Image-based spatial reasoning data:

:::::

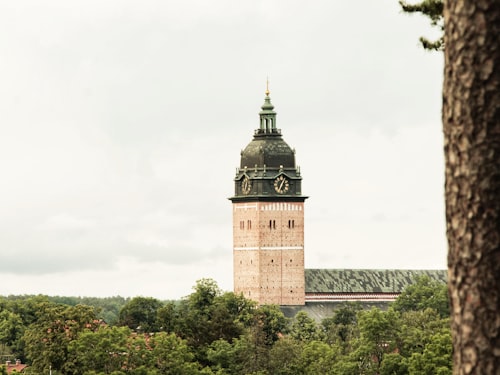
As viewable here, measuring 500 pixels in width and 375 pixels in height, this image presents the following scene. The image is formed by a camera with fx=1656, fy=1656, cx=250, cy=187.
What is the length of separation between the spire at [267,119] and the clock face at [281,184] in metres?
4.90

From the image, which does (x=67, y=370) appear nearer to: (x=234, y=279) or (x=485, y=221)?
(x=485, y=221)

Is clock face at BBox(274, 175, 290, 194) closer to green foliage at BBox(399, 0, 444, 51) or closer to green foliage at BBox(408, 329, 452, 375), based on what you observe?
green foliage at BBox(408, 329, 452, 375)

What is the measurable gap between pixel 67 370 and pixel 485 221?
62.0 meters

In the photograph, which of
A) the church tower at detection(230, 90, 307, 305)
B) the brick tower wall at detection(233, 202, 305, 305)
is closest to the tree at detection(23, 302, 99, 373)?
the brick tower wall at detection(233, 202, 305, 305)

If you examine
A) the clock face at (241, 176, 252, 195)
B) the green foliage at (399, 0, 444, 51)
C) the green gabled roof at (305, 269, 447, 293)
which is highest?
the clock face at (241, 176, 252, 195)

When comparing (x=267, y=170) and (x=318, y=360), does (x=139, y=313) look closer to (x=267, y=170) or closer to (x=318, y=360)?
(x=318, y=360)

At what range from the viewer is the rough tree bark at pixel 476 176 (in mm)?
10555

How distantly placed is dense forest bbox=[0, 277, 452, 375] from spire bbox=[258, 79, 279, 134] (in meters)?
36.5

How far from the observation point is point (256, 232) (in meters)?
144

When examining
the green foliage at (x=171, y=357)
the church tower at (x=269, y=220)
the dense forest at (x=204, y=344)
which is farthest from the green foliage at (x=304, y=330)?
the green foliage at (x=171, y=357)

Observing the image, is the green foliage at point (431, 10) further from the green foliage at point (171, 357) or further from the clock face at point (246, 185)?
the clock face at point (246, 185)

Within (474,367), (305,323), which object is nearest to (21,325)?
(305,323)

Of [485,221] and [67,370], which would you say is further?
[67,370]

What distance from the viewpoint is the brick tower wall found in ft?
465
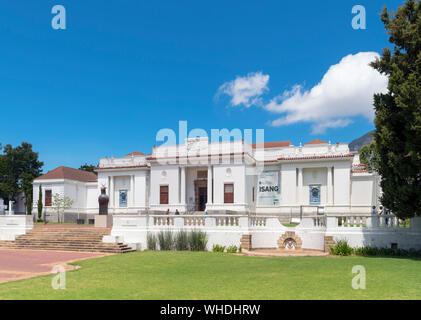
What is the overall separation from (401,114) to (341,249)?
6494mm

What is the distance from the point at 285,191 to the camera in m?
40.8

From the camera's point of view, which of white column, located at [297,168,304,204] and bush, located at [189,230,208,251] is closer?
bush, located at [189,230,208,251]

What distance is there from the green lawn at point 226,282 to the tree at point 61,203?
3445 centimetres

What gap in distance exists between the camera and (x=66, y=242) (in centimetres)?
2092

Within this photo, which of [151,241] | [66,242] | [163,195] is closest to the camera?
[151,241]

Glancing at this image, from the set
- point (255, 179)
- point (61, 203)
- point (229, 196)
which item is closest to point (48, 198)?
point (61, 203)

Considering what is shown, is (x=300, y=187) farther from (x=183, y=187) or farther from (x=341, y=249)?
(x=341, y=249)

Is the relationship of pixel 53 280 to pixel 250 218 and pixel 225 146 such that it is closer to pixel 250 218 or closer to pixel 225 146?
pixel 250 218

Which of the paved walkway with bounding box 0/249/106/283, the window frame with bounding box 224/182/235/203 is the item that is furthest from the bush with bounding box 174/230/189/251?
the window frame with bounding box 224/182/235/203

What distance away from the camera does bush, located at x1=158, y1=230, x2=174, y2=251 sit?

:::::

Copy out all of the material above, swapping every "spire" for "steeple" and leaving everything else as it is. Leave the pictures out of your answer.

As viewable here, measuring 500 pixels in width and 375 pixels in height, this image presents the following scene. The image is formed by a camera with fx=1656, fy=1656, cx=250, cy=187.
What is the length of separation between the steeple at [267,119] and the clock face at [281,184] in metres?
4.90

From the image, which does (x=67, y=370) appear nearer to: (x=234, y=279) or (x=485, y=221)?
(x=485, y=221)

Is clock face at BBox(274, 175, 290, 194) closer to green foliage at BBox(399, 0, 444, 51) or closer to green foliage at BBox(408, 329, 452, 375), based on what you observe?
green foliage at BBox(408, 329, 452, 375)

What is the measurable gap between pixel 67 370 and pixel 485 221?
62.0 meters

In the photograph, which of
A) the church tower at detection(230, 90, 307, 305)
B) the brick tower wall at detection(233, 202, 305, 305)
is closest to the tree at detection(23, 302, 99, 373)?
the brick tower wall at detection(233, 202, 305, 305)

If you examine
A) the clock face at (241, 176, 252, 195)
B) the green foliage at (399, 0, 444, 51)
C) the green gabled roof at (305, 269, 447, 293)
which is highest?
the clock face at (241, 176, 252, 195)

When comparing (x=267, y=170) and (x=318, y=360), does (x=139, y=313) look closer to (x=267, y=170) or closer to (x=318, y=360)?
(x=318, y=360)

At what range from the viewer is the rough tree bark at pixel 476 176 (in mm)?
10555

How distantly placed is dense forest bbox=[0, 277, 452, 375] from steeple bbox=[258, 79, 279, 134] (in meters)?
36.5

How far from the observation point is point (256, 232) (in meters)?
144

When examining
the green foliage at (x=171, y=357)
the church tower at (x=269, y=220)
the dense forest at (x=204, y=344)
which is farthest from the green foliage at (x=304, y=330)?
the green foliage at (x=171, y=357)

Observing the image, is the green foliage at point (431, 10) further from the green foliage at point (171, 357) or further from the clock face at point (246, 185)?
the clock face at point (246, 185)

Within (474,367), (305,323), which object is nearest to (21,325)?
(305,323)

Of [485,221] and [67,370], which would you say is further?
[67,370]

What distance from the viewpoint is the brick tower wall found in ft?
465
What is the overall separation from (401,114) to (341,249)?
6494mm

What is the distance from the point at 285,191 to the camera in m?
40.8

From the camera's point of view, which of white column, located at [297,168,304,204] and bush, located at [189,230,208,251] is closer?
bush, located at [189,230,208,251]

What distance is there from the green lawn at point 226,282 to the tree at point 61,203?
3445 centimetres

What gap in distance exists between the camera and (x=66, y=242) (in centimetres)?
2092

Within this photo, which of [151,241] | [66,242] | [163,195] is closest to the camera?
[151,241]

Glancing at this image, from the set
- point (255, 179)
- point (61, 203)
- point (229, 196)
which item is closest to point (48, 198)?
point (61, 203)

Considering what is shown, is (x=300, y=187) farther from (x=183, y=187) or farther from (x=341, y=249)?
(x=341, y=249)

Is the relationship of pixel 53 280 to pixel 250 218 and pixel 225 146 such that it is closer to pixel 250 218 or closer to pixel 225 146?
pixel 250 218

Which of the paved walkway with bounding box 0/249/106/283, the window frame with bounding box 224/182/235/203 is the item that is furthest from the bush with bounding box 174/230/189/251?
the window frame with bounding box 224/182/235/203

What distance away from the camera does bush, located at x1=158, y1=230, x2=174, y2=251 sit?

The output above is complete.